[ecis2016.org] Even as the centre announced a special scheme to address the rising air pollution in Delhi and NCR states, green bodies lamented that the ‘national emergency’ was only tackled briefly and no mention was made, about the National Clean Air Program
Presenting his fifth straight budget in the Lok Sabha, union finance minister Arun Jaitley, on February 1, 2018, said that a special scheme will be executed with the Delhi government and adjoining states, to address the rising air pollution in the national capital. A special scheme will be implemented to support the efforts of the governments of Haryana, Punjab, Uttar Pradesh and the NCT of Delhi, to address air pollution and to subsidise machinery required for in-situ management of crop residue, the minister said.
“The scheme is welcome. The Environment Pollution (Prevention and Control) Authority (EPCA) has already endorsed the report of the sub-committee set up by the prime minister’s office on this issue. However, the scheme has to be implemented quickly. The machines must come before next winter, the season when stubble burning is usually at its peak. The clock is ticking,” Centre for Science and Environment (CSE) director general, Sunita Narain said.
The CSE’s executive director and the head of its Right to Clean Air campaign, Anumita Roychowdhury, said that the Budget does not seem to recognise the urban air pollution challenge, as an issue of national importance. “Air pollution is not a problem that afflicts just the Delhi-NCR region and its adjoining states. Every major city in India is now burdened with it,” she said.
Clean air campaigner, Greenpeace India, Sunil Dahiya, said that mention of air pollution, as a cause of concern by the finance minister showed some hope.
“However, not mentioning the National Clean Air Program (NCAP), which the government committed to late last year in Parliament or not announcing any budgetary allocation for the same, was a disappointment,” he said.
He said that Delhi-NCR is undoubtedly one of the most polluted regions, but as shown in Greenpeace India’s recent report ‘Airpocalypse II’, more than 80 per cent of cities in the country where air quality is monitored, are severely polluted and it impacts 47 million children. “The minister’s budget speech should have addressed the need to increase monitoring stations across the country,” he said.
He pointed out that while agricultural ‘biomass burning’ was an important issue to tackle, fighting air pollution required efforts to bring down pollution from many sources such as vehicles, coal-fired power plants, industries and brick kilns. “Having a comprehensive, systematic, time-bound Clean Air Action Plan with clear financing mechanisms and fixed accountabilities, is the only way we can start progressing,” Dahiya said.
The Energy and Resources Institute (TERI) said that the government must recognise that air pollution is not an NCR issue alone.

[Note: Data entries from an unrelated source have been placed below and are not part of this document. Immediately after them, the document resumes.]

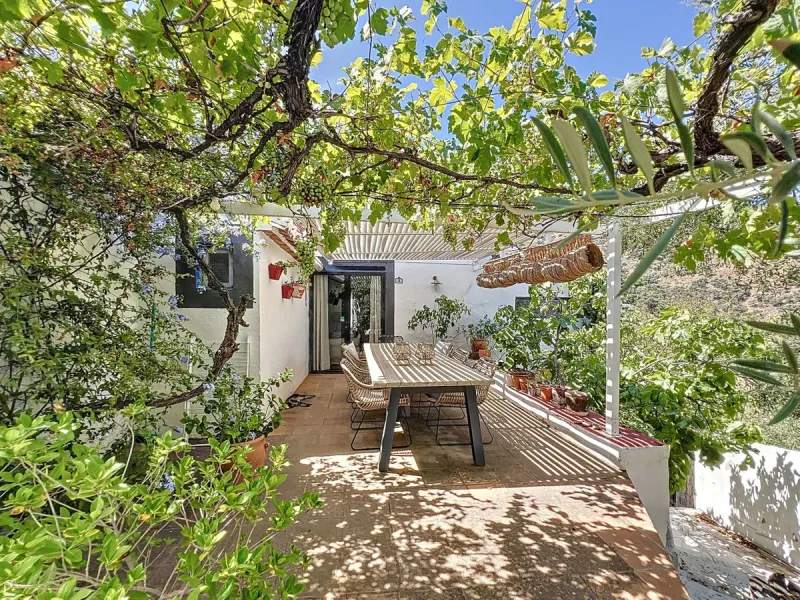 Nestled in the hills of Arenas, Málaga, this enchanting cortijo is more than just a home it's a Mediterranean haven full of character, peace, and possibility. Divided into three separate apartments, its perfectly suited for use as a charming B&B or a spac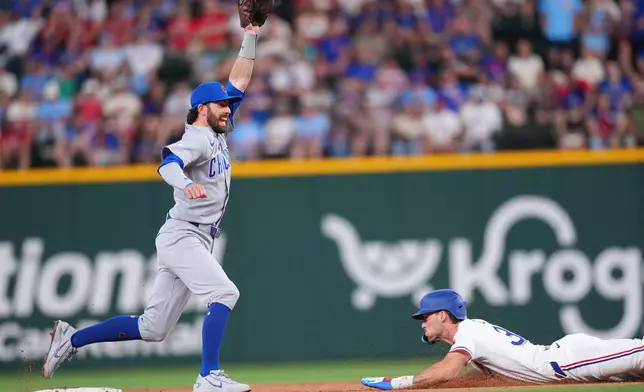Chicago Cubs shortstop Dansby Swanson, left, reaches for the throw from catcher Carson Kelly as Texas Rangers' Evan Carter, right, steals second base during the second inning of a baseball game Saturday, May 9, 2026, in Arlington, Texas. (AP Photo/Julio Cortez)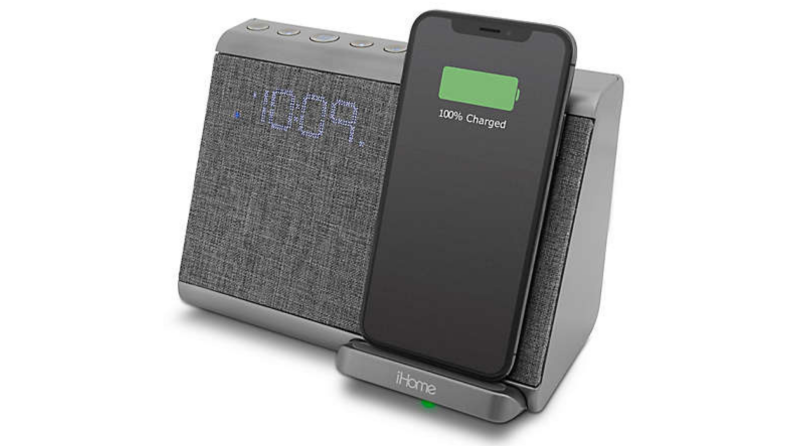 A grey alarm clock against a white background. Includes an iPhone charging station. iPhone is pictured.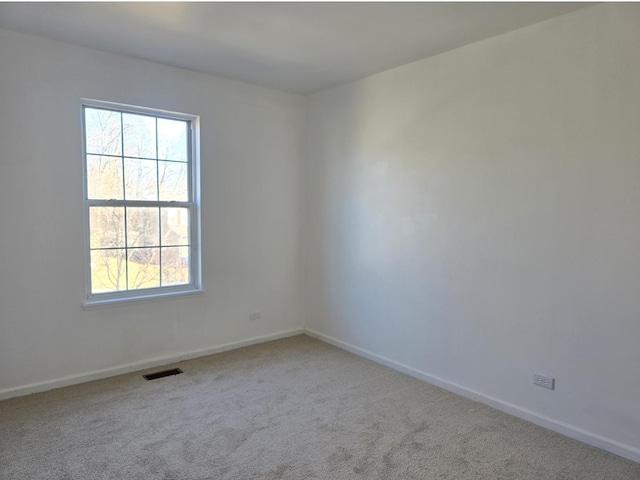 carpeted empty room with visible vents and baseboards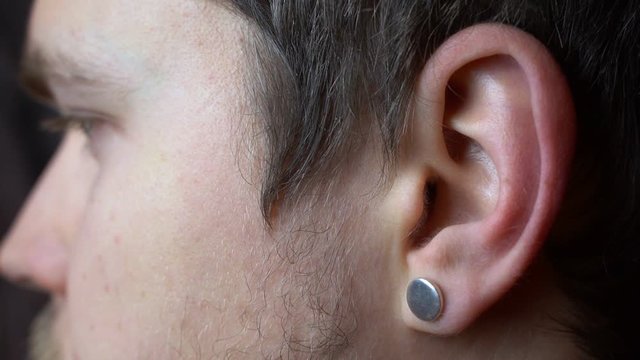 A man scratches his ear and thinks
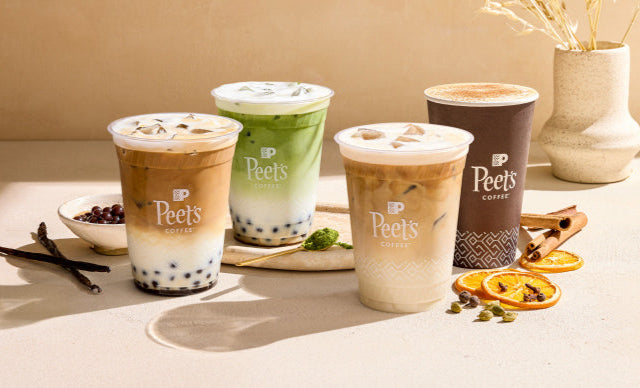 Four Peet's Coffee cups on a table with various coffee ingredients.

“Delhi is only one of the seven Indian cities in the top 15 most polluted cities globally, as measured by PM2.5 levels (WHO database of 2016). India as a whole has been ranked among the bottom five of the 180 countries, on the Environmental Performance Index (EPI) 2018, developed by the Yale and Columbia universities, along with the World Economic Forum. This overall low ranking – 177 among 180 countries – was linked to poor performance in the environmental health policy and deaths due to air pollution categories,” TERI said.